No it's not.. the context of other threads on this post (which mention jq) do not apply here. How poorly coded are you?

Like how poorly did Jesus code my DNA? Ask him. By him I mean ChatGPT Jesus mode.

What's massive amount concurrent writes? What's big data?

Such an exercise is left for the reader.

What additional skill set do you need to "learn" for SQLite? Copying files around?

Yeah these are deeply unserious people.

For me, I have a use case that needs to support a few thousand users, probably a few hundred concurrently.

The combination of SQLite (libsql, a concurrent implementation of sqlite) and Rust means I can do so from a $2/m VPS and a single server instance.

Backups are done via a cron job that uploads to S3.

Does it pass the "Netflix scale" test? No

But it doesn't need to. I'm not profiting from the service and SQLite offers a path to scale if/when ready because... well it's just SQL and I can literally just swap `libsql::Connection` with `psql::Connection` in my repositories.

Plus upgrading from a $2/m VPS to a $10/month VPS quadripples the number of concurrent users I can support.

IMO, you can vertically scale extraordinary far with SQlite and an efficient server implementation.

I'd wager that 90% of forum websites, wordpress sites and online shops would be fine with SQLite.


> The combination of SQLite (libsql, a concurrent implementation of sqlite) and Rust means I can do so from a $2/m VPS and a single server instance.

You can probably do it with regular SQLite, too. Being limited to a single writer isn't as devastating as it sounds when they get processed very quickly. Probably don't need Rust either but it'll be more efficient than the usual choices.

(Also, it looks like libsql is the same as SQLite? Only Turso has concurrent writes)


Why do you need libsql? Single writer tends to scale better than concurent writes.

There are many cases where SQLite + concurrent front end (like a go net/http server) can handle all the load that a service might ever conceivably have to handle, especially if allowed to scale up hardware over time. You can trivially scale up SQLite to, what, hundreds of thousands of tps?
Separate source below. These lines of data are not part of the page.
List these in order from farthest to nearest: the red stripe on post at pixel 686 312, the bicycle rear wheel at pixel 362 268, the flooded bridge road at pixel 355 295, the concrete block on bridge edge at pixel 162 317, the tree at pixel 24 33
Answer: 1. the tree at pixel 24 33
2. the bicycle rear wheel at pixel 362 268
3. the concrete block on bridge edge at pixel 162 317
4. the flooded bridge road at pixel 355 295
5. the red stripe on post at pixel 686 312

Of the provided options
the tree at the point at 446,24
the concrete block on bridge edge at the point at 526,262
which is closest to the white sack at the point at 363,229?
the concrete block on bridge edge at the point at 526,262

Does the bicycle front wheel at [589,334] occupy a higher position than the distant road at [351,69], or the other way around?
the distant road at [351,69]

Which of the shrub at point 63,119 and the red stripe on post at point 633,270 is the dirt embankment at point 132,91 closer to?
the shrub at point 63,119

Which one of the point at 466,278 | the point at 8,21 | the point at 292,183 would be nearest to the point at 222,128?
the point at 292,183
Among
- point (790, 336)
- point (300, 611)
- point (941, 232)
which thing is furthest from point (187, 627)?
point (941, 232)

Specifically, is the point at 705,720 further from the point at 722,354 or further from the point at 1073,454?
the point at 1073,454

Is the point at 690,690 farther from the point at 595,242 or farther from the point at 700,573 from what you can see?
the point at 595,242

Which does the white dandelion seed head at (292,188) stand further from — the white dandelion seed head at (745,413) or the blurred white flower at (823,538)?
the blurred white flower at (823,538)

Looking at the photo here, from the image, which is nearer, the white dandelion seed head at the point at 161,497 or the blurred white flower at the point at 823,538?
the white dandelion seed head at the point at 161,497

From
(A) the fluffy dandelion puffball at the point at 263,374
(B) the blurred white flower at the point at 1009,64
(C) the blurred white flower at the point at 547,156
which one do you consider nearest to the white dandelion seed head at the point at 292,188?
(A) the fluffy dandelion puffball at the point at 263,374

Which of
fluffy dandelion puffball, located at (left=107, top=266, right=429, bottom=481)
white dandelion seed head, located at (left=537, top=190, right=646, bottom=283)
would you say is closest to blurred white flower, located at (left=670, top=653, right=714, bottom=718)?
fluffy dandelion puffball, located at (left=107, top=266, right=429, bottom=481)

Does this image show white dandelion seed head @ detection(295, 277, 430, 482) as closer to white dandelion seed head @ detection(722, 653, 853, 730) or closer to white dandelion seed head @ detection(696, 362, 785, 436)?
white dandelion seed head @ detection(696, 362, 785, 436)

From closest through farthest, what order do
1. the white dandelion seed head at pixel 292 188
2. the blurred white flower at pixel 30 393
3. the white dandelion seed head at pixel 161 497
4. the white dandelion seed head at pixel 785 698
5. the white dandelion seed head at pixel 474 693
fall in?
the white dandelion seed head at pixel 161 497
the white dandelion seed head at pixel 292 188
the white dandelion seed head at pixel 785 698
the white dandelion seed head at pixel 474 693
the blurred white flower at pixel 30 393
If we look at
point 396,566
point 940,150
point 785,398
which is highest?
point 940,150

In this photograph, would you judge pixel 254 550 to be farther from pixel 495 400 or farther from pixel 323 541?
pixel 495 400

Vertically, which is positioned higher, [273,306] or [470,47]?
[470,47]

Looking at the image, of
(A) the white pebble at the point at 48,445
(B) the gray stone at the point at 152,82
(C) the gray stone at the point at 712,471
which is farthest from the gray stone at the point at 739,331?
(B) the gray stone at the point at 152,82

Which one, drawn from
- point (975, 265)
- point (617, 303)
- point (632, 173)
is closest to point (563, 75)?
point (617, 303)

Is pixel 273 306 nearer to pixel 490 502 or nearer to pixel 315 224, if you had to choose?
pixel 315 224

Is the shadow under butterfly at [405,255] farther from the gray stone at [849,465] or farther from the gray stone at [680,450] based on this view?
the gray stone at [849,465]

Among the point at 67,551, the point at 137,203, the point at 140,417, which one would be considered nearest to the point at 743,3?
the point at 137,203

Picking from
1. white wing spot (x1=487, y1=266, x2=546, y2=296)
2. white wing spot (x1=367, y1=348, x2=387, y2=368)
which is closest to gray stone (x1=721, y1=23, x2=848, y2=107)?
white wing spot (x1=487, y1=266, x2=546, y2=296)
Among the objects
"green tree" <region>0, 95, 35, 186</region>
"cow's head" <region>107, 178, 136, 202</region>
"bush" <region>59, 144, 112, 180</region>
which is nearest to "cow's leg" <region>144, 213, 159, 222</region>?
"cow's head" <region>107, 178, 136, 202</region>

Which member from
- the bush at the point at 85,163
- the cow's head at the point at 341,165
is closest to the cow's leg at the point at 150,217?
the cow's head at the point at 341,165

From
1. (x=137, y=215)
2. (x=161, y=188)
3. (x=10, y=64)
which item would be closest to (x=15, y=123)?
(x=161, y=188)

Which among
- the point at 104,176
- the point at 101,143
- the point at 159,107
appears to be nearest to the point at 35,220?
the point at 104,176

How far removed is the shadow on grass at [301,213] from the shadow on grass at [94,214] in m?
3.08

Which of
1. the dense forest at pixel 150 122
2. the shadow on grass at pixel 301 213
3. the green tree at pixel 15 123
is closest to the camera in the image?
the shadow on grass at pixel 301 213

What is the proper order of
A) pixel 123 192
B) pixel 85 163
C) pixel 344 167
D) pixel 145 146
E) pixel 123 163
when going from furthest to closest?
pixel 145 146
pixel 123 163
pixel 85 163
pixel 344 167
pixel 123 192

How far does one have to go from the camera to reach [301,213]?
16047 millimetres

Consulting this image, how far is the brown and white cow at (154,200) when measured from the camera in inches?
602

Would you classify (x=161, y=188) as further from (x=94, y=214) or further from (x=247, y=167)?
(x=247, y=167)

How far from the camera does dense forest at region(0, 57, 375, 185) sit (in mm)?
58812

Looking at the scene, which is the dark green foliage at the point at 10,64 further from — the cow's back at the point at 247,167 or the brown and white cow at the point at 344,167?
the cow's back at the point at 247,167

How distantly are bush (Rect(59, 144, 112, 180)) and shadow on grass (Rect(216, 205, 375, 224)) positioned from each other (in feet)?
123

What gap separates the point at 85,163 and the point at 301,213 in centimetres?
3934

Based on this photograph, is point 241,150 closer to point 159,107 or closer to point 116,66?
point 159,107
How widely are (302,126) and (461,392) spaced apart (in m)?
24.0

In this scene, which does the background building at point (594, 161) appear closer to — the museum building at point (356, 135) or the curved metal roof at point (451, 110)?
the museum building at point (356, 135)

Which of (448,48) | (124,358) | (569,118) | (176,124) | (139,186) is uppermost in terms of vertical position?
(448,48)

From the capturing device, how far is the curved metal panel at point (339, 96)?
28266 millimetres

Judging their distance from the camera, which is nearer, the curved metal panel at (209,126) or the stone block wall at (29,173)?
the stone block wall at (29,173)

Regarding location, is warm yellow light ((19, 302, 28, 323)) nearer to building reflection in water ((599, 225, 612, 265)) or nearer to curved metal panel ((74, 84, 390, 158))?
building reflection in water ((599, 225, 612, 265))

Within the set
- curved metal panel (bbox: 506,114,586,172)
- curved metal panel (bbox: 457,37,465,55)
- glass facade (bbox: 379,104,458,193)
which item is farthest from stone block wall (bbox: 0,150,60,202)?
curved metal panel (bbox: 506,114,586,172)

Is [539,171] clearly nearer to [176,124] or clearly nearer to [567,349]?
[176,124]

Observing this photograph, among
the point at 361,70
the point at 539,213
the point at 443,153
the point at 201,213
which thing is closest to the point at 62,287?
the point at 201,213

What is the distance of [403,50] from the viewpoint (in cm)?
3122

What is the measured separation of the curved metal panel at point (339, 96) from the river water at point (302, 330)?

The only thing you really give up is HA/failover and DR. But there are solutions to deal with those. And single-server systems are generally surprisingly robust (since, in the absence of very complex control planes, uptime goes down with more systems).


Why go through the trouble of shoehorning SQLite into a cloud database by getting solutions for HA/failover and DR, when you can just use Postgres off the shelf?

So you can post about it on HN, obviously

You also have the issue or normal maintenance (patching, OS upgrades, etc). You can’t do those without downtime if you are using SQLite.

I was thinking of using SQLite on top of k3s/Longhorn to replicate it. Anyone do something similar? Folks mention light steam and aws but Jeff Bezos’s biceps are too much for me to handle.

A longhorn volume can only be attached to one node at at time. It can share it with other nodes over nfs. I don't think this is going to scale well.

Just use Postgres with ro replicas.


I'll echo the other response.

I've had pretty terrible experiences with SQLite and Longhorn/NFS.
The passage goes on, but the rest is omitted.